Thursday, February 9, 2012

Event: Populating the New Transit Corridors

photo by sillygwailo from Flickr (cc)
A potentially interesting free event up at York University on February 22 from 5:30 - 7:30pm that looks at the planning of transit corridors in the future, with a focus on Vancouver's experience with the relatively new Canada Line and the Cambie corridor along which it runs. This is even more relevant to Toronto considering yesterday's decisive council decision to redeploy a network of light rails a la Transit City.

From the event info page:


For the Toronto metropolitan region, Metrolinx’s Big Move is an historically ambitious program for the investment of tens of billions of dollars in new transit over the next 25 years.
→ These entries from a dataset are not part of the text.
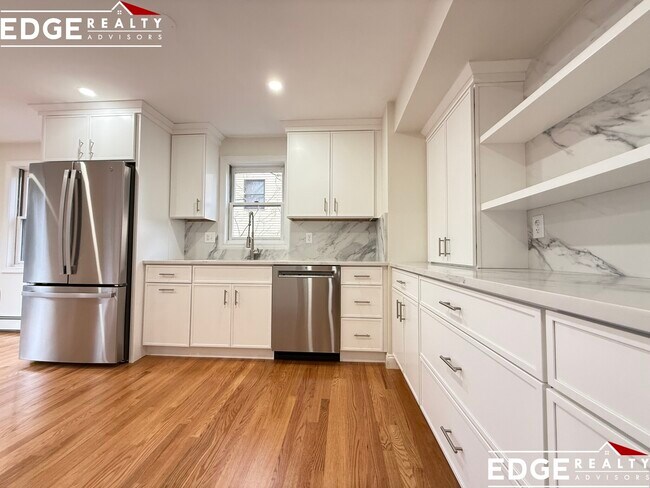 property at 29 Cottage St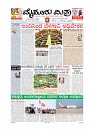 MM 10-12-page-001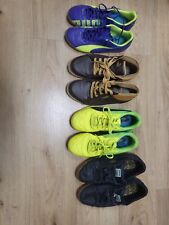 Puma herren schuhe gebraucht kaufen  Lüdenscheid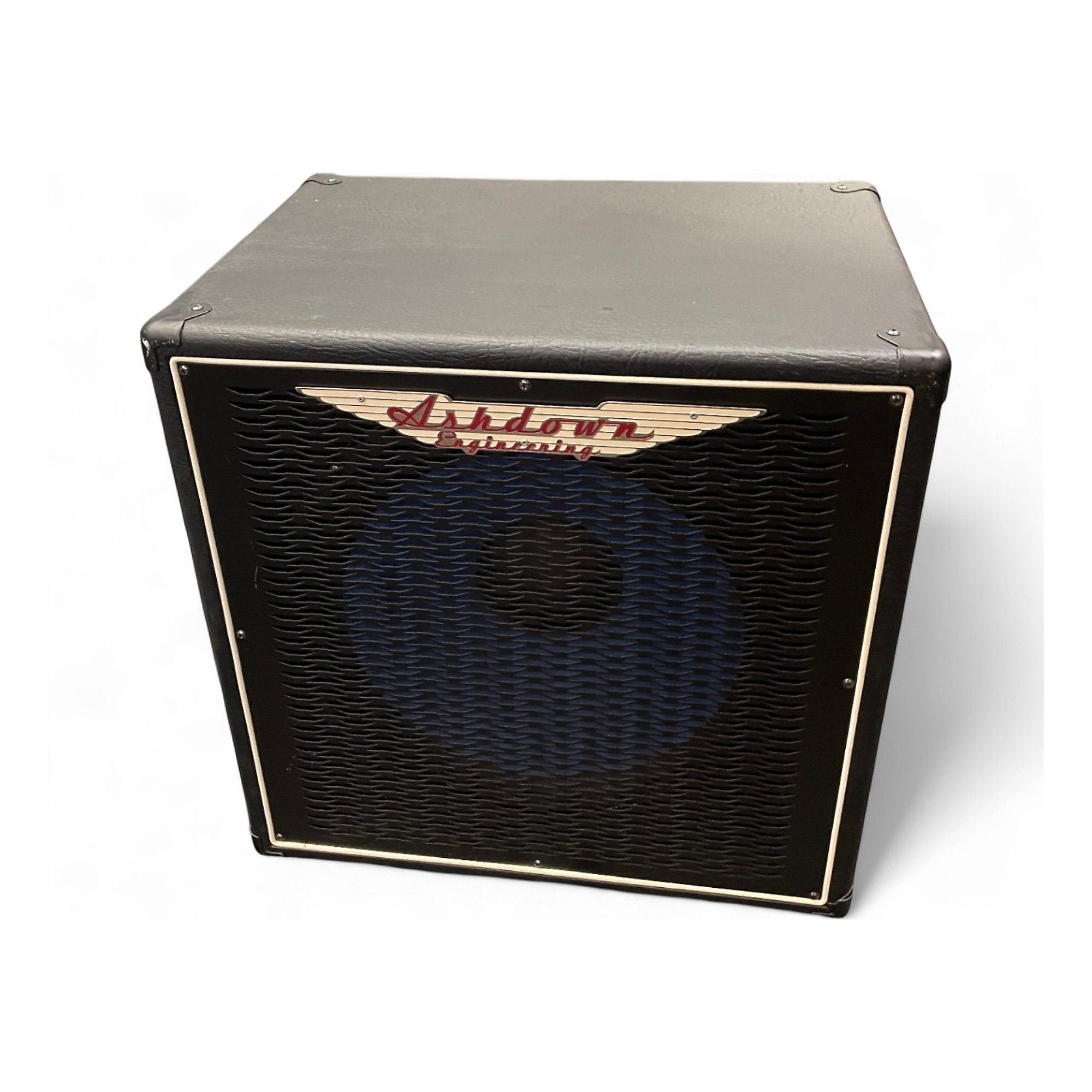 Used Ashdown mini 15 Bass Cabinet | Guitar Center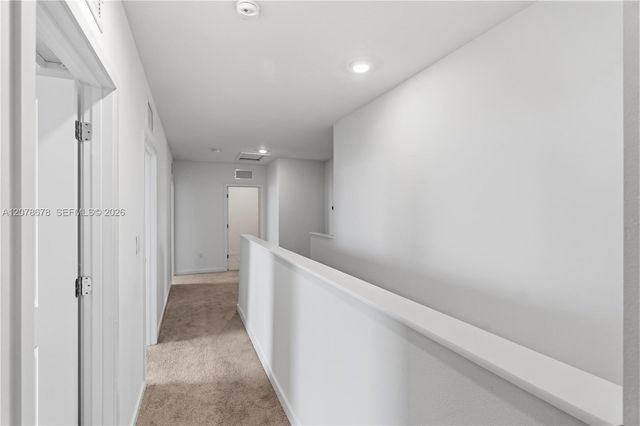 1325 NE 2nd Court, Homestead, FL 33033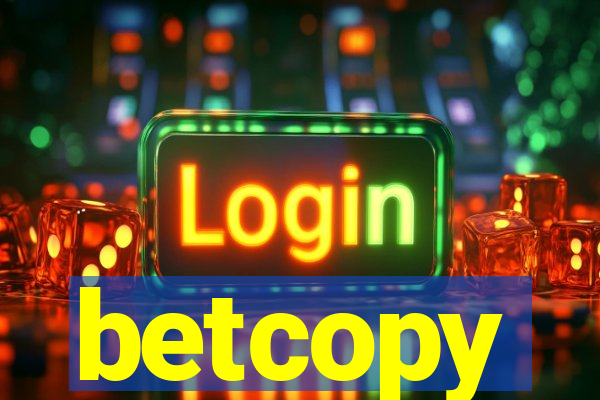 betcopy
Development along the transit corridors is expected to shape the future of our region, yet public discussion to date has focused almost entirely on transit line locations, technologies and costs. We should not be beguiled by the notion that development will automatically locate to the corridors.
It’s time to steer the discussion towards how future development will be deliberately induced to locate around the new transit corridors. Neglecting to do so is to invite the necessity of enormous long-term subsidies for building, maintaining, and operating new transit lines whose ridership is too low to cover the costs. For a region aspiring to be globally competitive, the stakes are high.
Metrolinx has taken initiatives in land use and design, in particular with its Mobility Hub Guidelines. A public discussion on systematic approaches to populating all of the transit corridors is required to avoid mistakes of the past.
As a living example of big picture planning along transit corridors, Vancouver’s Cambie Corridor Plan has timely relevance. Bailey and Kellett have collaborated on innovative processes and methods of integrating transportation, land use, and energy efficiencies. They will speak to plan outcomes to date, engagement processes, research methods, and diverse types of visualization.